Setiap sesi terapi, para staf mencoba menciptakan "ruang aman" untuk mengajarkan strategi mengatasi trauma bagi para pasien. Misalnya mengingatkan pasien bahwa keluarga mengandalkan mereka agar segera pulih. Terkadang agama juga disinggung. Masalahnya, apakah menasehati penyintas konflik agar percaya pada Tuhan adalah langkah yang tepat? Dalam jangka panjang, menurut para staf RS, iman kepada Tuhan boleh jadi lebih manjur ketimbang obat-obatan untuk mengatasi permasalahan mental. Alasannya, para pasien tidak dapat memperoleh obat-obatan di daerah rumahnya.

Meski begitu, Birri merasa berat setiap menyadari bahwa pasien-pasiennya akan kembali ke tempat penuh kekerasan. Kita tidak tahu apa yang akan terjadi kepada mereka. "Menyadari bahwa mereka tidak bisa selamanya dirawat di sini terasa sangat sulit bagi para staf rumah sakit."

* Data yang ditampilkan
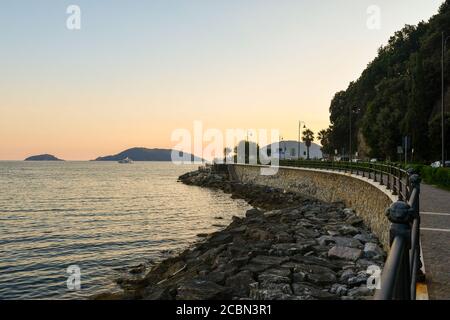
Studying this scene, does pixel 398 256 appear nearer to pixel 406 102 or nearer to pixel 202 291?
pixel 202 291

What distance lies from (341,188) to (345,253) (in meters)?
19.0

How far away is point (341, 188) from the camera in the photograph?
3152 centimetres

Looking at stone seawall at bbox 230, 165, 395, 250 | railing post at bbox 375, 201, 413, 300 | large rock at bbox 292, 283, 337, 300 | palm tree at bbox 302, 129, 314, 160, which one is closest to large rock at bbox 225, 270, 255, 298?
large rock at bbox 292, 283, 337, 300

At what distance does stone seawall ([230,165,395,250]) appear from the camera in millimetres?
16625

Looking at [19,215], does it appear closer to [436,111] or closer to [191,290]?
[191,290]

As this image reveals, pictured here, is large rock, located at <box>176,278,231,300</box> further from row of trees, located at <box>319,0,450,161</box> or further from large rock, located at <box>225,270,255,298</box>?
row of trees, located at <box>319,0,450,161</box>

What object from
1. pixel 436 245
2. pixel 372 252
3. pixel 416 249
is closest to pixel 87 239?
pixel 372 252

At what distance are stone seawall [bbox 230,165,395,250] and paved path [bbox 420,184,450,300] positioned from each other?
1487mm

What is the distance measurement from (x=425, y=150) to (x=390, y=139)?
8039 millimetres

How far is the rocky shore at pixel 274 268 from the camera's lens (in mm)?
10156

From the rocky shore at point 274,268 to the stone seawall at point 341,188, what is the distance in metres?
0.82

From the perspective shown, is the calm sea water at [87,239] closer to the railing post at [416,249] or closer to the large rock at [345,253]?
the large rock at [345,253]
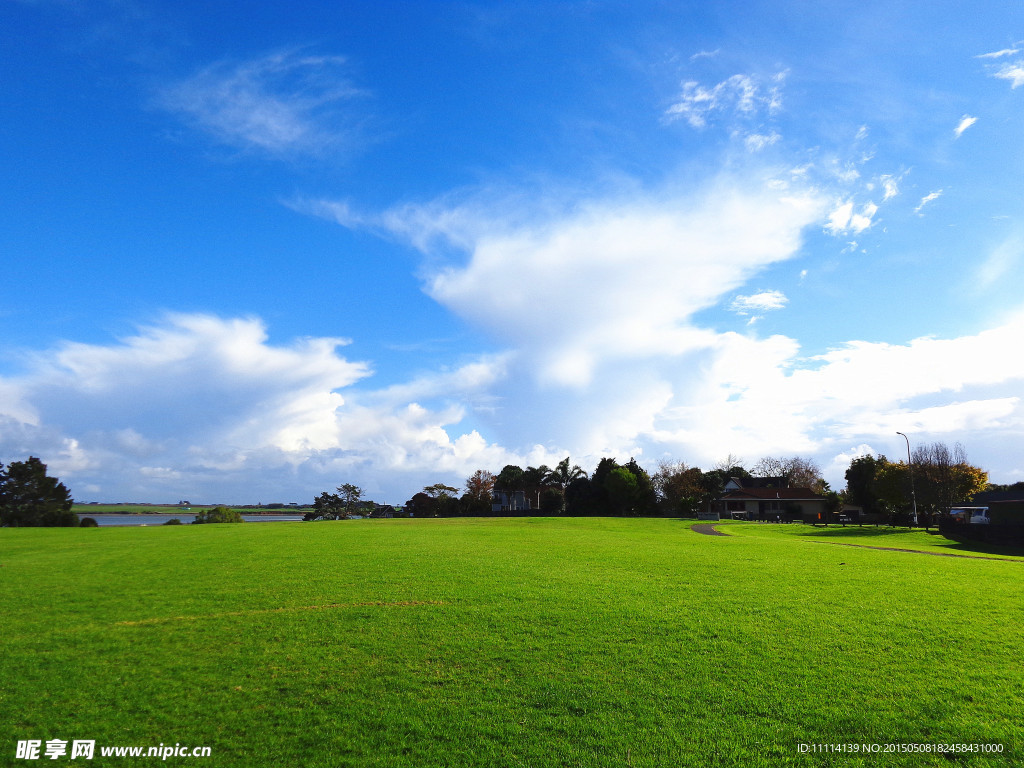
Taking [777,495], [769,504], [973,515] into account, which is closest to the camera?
[973,515]

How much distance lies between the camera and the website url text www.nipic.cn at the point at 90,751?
6781 mm

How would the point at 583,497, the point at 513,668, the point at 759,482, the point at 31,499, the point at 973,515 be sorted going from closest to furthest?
the point at 513,668 → the point at 973,515 → the point at 31,499 → the point at 583,497 → the point at 759,482

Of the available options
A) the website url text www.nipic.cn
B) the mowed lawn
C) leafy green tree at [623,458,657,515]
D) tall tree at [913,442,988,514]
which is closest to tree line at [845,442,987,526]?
tall tree at [913,442,988,514]

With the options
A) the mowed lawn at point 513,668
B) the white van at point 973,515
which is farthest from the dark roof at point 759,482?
the mowed lawn at point 513,668

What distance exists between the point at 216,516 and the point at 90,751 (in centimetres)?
A: 6686

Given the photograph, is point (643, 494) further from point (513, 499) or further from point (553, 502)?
point (513, 499)

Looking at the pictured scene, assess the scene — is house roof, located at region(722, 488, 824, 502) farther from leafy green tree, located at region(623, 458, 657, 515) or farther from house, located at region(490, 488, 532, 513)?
house, located at region(490, 488, 532, 513)

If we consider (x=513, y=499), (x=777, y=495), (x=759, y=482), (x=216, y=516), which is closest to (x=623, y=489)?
(x=777, y=495)

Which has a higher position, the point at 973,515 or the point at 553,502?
the point at 973,515

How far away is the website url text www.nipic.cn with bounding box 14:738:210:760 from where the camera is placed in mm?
6781

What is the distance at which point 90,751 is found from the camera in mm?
6875

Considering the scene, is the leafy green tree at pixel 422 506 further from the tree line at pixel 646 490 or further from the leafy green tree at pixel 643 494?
the leafy green tree at pixel 643 494

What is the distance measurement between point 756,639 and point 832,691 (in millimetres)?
2359

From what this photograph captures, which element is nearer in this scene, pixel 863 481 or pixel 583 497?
pixel 863 481
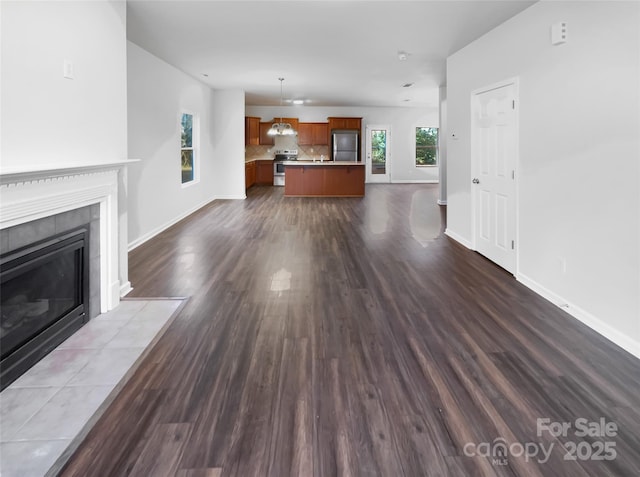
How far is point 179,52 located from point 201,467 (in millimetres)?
5747

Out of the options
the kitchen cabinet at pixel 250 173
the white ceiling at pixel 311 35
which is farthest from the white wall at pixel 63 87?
the kitchen cabinet at pixel 250 173

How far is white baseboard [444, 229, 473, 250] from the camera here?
556cm

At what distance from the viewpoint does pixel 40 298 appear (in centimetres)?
264

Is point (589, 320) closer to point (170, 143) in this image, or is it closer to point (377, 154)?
point (170, 143)

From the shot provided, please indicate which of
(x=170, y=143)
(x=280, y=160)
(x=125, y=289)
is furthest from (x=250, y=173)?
(x=125, y=289)

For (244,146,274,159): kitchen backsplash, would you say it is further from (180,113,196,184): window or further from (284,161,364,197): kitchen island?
(180,113,196,184): window

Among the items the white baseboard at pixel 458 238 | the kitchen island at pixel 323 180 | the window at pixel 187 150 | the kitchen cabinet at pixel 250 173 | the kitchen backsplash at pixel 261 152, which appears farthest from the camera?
the kitchen backsplash at pixel 261 152

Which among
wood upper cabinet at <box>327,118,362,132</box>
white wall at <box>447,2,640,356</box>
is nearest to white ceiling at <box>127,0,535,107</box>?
white wall at <box>447,2,640,356</box>

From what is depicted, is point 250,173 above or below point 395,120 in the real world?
below

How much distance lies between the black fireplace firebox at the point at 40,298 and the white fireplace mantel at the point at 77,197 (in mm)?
201

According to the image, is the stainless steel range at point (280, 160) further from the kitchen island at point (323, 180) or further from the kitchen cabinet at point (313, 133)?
the kitchen island at point (323, 180)

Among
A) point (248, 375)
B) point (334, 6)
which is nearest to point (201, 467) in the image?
point (248, 375)

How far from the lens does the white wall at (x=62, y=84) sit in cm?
236

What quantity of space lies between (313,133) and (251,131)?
6.79 ft
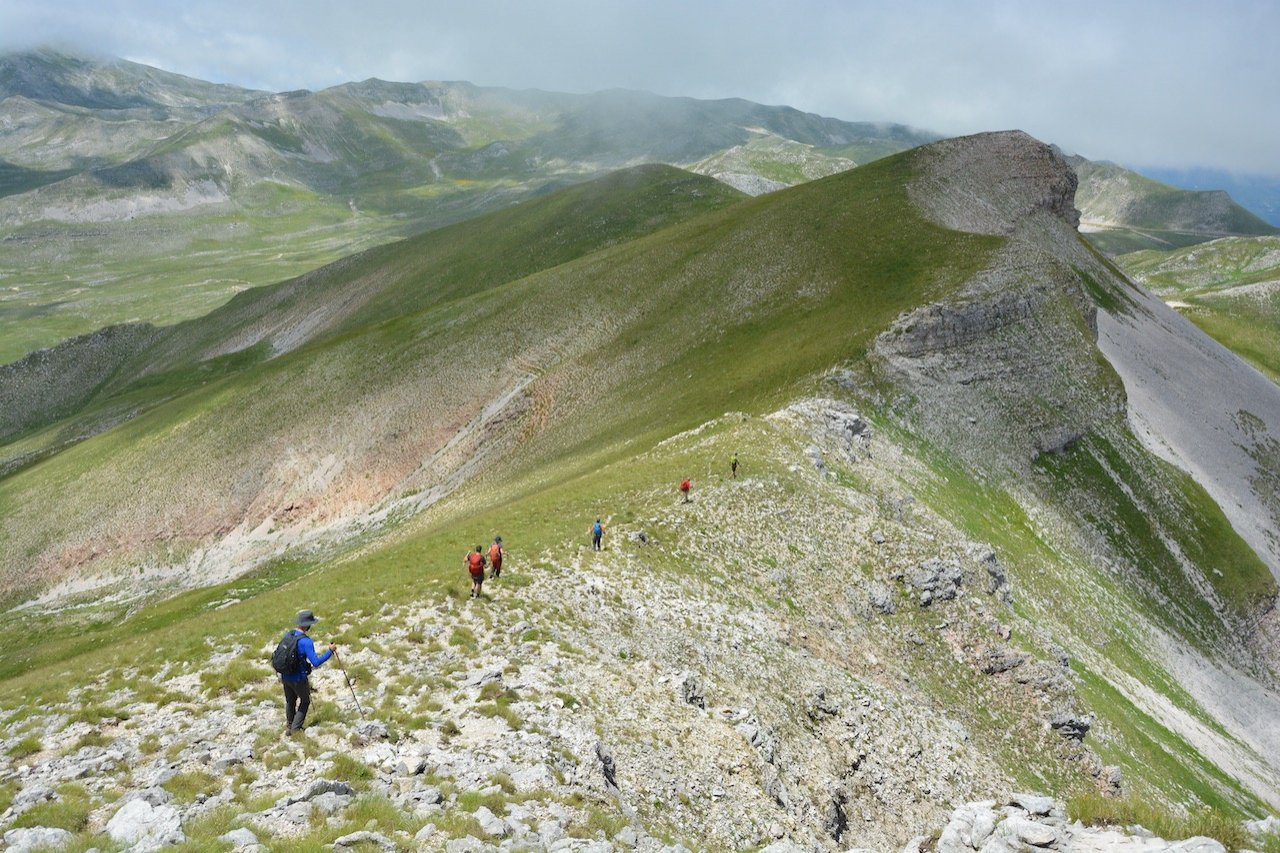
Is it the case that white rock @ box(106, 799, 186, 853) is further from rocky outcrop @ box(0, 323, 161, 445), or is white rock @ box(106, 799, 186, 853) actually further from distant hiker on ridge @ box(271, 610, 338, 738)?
rocky outcrop @ box(0, 323, 161, 445)

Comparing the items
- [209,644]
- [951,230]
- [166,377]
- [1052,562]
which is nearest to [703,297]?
[951,230]

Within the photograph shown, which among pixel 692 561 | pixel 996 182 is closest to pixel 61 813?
pixel 692 561

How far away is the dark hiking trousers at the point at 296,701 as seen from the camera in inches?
590

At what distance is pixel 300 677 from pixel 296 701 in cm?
113

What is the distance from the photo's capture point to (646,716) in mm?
19500

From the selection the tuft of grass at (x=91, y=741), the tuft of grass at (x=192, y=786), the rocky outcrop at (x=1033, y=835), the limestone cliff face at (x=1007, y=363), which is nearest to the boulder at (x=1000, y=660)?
the rocky outcrop at (x=1033, y=835)

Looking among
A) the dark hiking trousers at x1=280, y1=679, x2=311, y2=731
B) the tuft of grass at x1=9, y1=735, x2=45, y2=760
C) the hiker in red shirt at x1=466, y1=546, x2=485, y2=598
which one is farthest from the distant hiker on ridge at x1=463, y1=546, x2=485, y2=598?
the tuft of grass at x1=9, y1=735, x2=45, y2=760

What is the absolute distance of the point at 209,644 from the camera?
838 inches

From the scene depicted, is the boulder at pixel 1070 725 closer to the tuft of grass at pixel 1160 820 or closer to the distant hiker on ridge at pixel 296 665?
the tuft of grass at pixel 1160 820

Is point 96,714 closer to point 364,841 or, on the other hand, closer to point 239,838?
point 239,838

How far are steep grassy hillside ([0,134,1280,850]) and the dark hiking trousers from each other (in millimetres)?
517

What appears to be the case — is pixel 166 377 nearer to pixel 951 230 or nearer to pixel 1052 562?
pixel 951 230

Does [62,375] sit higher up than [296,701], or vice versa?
[62,375]

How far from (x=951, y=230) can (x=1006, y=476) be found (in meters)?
35.3
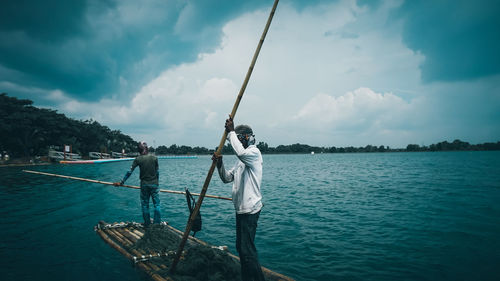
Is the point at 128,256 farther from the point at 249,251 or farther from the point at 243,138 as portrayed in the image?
the point at 243,138

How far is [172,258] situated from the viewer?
5.62 meters

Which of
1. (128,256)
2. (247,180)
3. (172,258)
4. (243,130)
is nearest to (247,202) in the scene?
(247,180)

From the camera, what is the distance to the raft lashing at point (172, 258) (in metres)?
4.68

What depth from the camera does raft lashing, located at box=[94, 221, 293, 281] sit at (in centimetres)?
468

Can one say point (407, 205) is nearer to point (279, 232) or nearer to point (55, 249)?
point (279, 232)

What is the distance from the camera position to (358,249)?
7.76 meters

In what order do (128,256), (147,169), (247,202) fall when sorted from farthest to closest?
(147,169), (128,256), (247,202)

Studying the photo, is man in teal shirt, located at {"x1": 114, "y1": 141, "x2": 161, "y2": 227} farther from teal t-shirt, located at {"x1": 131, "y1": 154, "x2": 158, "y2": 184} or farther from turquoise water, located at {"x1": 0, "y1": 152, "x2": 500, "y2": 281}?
turquoise water, located at {"x1": 0, "y1": 152, "x2": 500, "y2": 281}

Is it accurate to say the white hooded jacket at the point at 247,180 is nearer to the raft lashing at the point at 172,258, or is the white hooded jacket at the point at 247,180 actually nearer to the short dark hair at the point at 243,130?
the short dark hair at the point at 243,130

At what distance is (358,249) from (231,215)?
6.05 metres

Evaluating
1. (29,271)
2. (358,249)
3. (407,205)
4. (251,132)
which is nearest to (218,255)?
(251,132)

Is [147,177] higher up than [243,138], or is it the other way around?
[243,138]

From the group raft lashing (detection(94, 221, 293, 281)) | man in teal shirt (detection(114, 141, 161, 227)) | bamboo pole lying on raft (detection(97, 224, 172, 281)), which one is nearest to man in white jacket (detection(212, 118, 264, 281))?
raft lashing (detection(94, 221, 293, 281))

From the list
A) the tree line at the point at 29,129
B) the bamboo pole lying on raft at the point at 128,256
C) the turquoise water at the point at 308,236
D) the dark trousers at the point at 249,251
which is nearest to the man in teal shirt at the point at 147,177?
the bamboo pole lying on raft at the point at 128,256
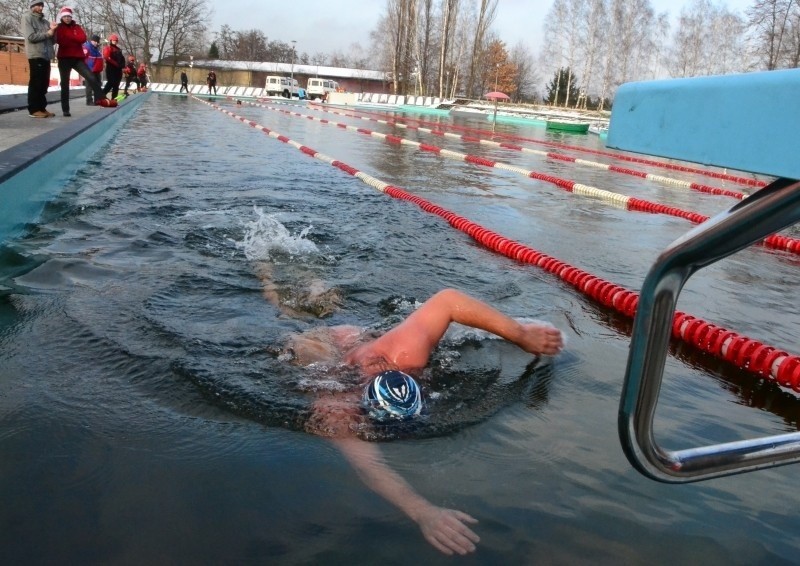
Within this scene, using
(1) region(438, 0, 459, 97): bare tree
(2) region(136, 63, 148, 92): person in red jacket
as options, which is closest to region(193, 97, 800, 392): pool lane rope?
(2) region(136, 63, 148, 92): person in red jacket

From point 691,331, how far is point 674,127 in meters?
3.26

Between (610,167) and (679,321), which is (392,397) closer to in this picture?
(679,321)

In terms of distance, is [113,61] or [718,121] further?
[113,61]

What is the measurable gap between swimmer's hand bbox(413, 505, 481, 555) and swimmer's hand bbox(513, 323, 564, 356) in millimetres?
1161

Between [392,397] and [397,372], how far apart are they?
13 centimetres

* Tugas yang dikerjakan
(A) Tuliskan kembali bagian kutipan tentang terapi trauma, mulai dari "Setiap sesi terapi, para" dan terus hingga "di daerah rumahnya.".
(B) Jawablah pertanyaan berikut berdasarkan kutipan tentang terapi trauma.
(i) Apa yang coba diciptakan para staf dalam setiap sesi terapi?
(ii) Menurut para staf RS, mengapa iman kepada Tuhan boleh jadi lebih manjur ketimbang obat-obatan?
(iii) Ke tempat seperti apa pasien-pasien Birri akan kembali?
(C) Sebutkan semua hal yang menurut kutipan tentang terapi trauma dilakukan atau disampaikan dalam sesi terapi.

* Jawaban yang diharapkan
(A)
Setiap sesi terapi, para staf mencoba menciptakan "ruang aman" untuk mengajarkan strategi mengatasi trauma bagi para pasien. Misalnya mengingatkan pasien bahwa keluarga mengandalkan mereka agar segera pulih. Terkadang agama juga disinggung. Masalahnya, apakah menasehati penyintas konflik agar percaya pada Tuhan adalah langkah yang tepat? Dalam jangka panjang, menurut para staf RS, iman kepada Tuhan boleh jadi lebih manjur ketimbang obat-obatan untuk mengatasi permasalahan mental. Alasannya, para pasien tidak dapat memperoleh obat-obatan di daerah rumahnya.

(B)
(i) "Ruang aman" untuk mengajarkan strategi mengatasi trauma bagi para pasien.
(ii) Karena para pasien tidak dapat memperoleh obat-obatan di daerah rumahnya.
(iii) Ke tempat penuh kekerasan.

(C)
- Menciptakan "ruang aman"
- Mengajarkan strategi mengatasi trauma kepada para pasien
- Mengingatkan pasien bahwa keluarga mengandalkan mereka agar segera pulih
- Menyinggung agama